Trying my very hardest to find good in “Rich Dad, Poor Dad”

I was recommended the book by someone whose business success I highly respect. To his credit, he willingly identified several flaws but recommended it on the balance. I’m a fan of reading things I don’t necessarily believe, so I was willing to push through the huge amount of criticism online to give the book a shot.

To get this out of the way first: Basically all that criticism is warranted. (But keep reading, there’s more!)

I found it valuable to interpret the book as more of an inspiring parable than a specific source of actual literal facts. The whole spirit is best summed up by a short section towards the end where he advocates putting your income into investments before you put it towards your bills. Of course, he says, you must also pay your bills, but you should use the anxiety of falling short for motivation to work harder, earning more, investing more, and ultimately making all of your income from dividends.

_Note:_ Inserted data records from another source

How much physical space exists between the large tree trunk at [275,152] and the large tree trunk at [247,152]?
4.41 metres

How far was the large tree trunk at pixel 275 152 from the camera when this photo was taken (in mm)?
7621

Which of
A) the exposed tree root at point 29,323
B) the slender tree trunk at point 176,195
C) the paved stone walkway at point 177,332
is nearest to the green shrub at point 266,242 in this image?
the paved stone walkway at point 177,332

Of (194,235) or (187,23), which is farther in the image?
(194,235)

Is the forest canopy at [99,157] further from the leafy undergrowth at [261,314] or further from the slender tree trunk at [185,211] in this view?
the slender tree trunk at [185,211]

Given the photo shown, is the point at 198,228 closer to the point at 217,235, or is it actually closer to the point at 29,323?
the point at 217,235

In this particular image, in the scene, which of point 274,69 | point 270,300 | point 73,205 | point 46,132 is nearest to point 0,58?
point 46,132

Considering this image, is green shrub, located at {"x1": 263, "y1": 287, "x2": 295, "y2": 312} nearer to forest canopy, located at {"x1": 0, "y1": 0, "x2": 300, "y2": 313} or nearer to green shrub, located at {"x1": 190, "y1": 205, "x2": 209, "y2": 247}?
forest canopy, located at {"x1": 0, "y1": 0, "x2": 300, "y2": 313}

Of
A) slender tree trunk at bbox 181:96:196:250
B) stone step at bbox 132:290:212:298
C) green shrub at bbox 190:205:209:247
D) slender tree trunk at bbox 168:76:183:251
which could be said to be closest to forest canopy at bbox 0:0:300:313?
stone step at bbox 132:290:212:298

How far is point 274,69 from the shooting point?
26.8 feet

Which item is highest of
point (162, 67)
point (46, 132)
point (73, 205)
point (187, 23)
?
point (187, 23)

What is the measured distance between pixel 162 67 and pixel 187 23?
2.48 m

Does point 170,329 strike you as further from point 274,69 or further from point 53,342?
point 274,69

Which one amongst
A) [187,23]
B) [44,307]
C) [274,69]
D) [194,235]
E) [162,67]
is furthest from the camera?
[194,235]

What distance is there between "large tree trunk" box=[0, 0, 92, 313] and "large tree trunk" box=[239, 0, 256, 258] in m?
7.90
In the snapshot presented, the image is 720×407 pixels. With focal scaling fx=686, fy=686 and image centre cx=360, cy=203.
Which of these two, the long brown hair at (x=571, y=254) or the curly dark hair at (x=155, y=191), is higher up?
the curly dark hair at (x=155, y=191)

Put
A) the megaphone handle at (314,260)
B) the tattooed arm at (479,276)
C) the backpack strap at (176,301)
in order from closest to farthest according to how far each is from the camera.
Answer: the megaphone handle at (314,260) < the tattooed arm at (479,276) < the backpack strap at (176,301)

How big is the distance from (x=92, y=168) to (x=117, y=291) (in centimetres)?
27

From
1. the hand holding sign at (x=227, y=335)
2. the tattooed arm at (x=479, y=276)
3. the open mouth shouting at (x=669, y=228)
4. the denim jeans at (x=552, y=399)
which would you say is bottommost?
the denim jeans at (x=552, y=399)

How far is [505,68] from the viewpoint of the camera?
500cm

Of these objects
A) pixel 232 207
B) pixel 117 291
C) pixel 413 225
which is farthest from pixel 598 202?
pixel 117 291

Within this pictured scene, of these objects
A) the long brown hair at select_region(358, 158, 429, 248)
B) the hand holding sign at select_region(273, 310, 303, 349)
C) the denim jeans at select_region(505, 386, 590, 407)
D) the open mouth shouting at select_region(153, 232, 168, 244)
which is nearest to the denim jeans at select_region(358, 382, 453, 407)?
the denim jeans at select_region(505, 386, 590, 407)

This arbitrary rearrangement of two things, both of which you are going to do anyway, is both logically inane and emotionally powerful. It’s a visceral way to put investment on the top of your mind, along with some of the other things he advocates like following a few businesspeople alongside your sports heroes, and talking frankly with friends about your financial goals and strategies.

Probably the strongest concept in the book is a move away from her thinking of “financial literacy“ as just “make sure you are not spending more than you save each month”. It has to extends to how you are handling the accumulated excess. The book argues that once you get smart enough, you’ll see investment options even better than just putting it in a broad index fund (though that would have more than doubled since the book was published). It doesn’t go in depth on any of those options besides real estate, which is a huge weakness (but I’m staying positive here!)

Abstractly speaking, investing means buying productive assets that create value on a regular basis. In the best case, it does so without any effort on your part and without any risk of losing value. As you get further from conventional asset classes like stocks and bonds, I think opportunities meeting those criteria become rare. But that feeds into one of the most underrated lessons of the book: The importance of learning sales skills for opening up entirely new opportunities to invest. After all, after your asset spits out some value, someone (probably you!) needs to find someone who will actually pay you cash for it.

If you’re willing to do the work to evaluate assets, and then find buyers for their output, you stand a chance to evade the economist’s dollar bill paradox. The book provides the inspiration to build the skills and pound the pavement to make that happen. Orchestrating the flow of resources and labor is basically the economic definition of a business, which aligns naturally with the book’s encouragement that everybody should incorporate a legal entity around their investment activities.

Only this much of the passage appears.